DIRECTIONS FOR THIS TASK
Only the pictures should be dropped; every line of the data must come back exactly as written.

---------- RAW DATA

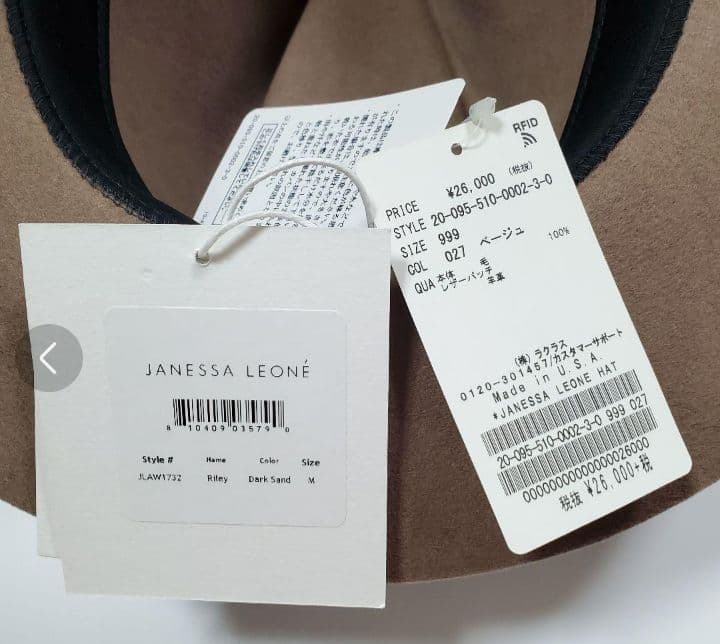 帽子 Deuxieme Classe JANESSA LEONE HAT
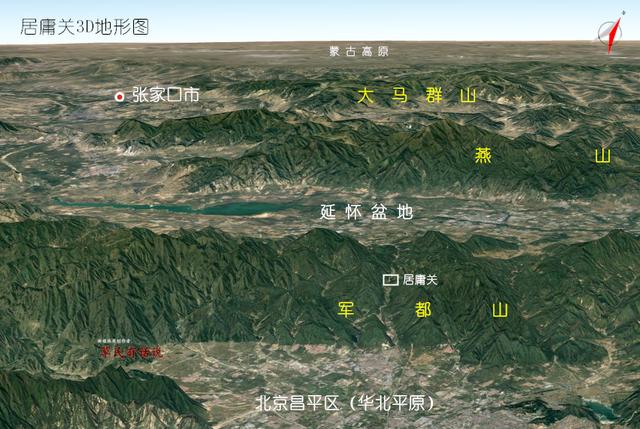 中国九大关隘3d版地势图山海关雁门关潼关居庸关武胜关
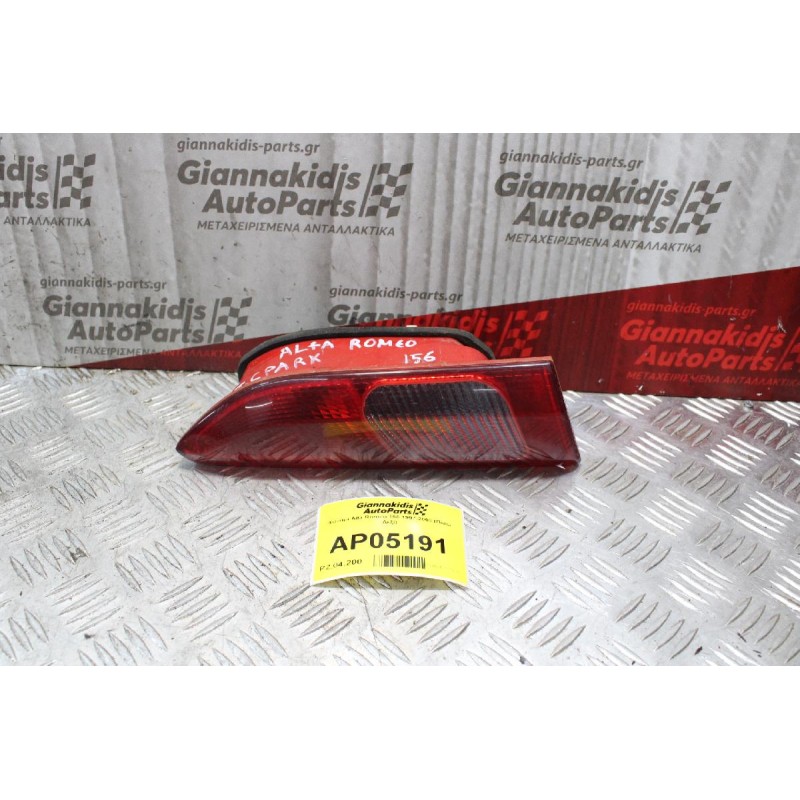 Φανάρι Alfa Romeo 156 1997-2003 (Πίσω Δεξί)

--------------------

EXERCISE OUTPUT
 帽子 Deuxieme Classe JANESSA LEONE HAT
 中国九大关隘3d版地势图山海关雁门关潼关居庸关武胜关
 Φανάρι Alfa Romeo 156 1997-2003 (Πίσω Δεξί)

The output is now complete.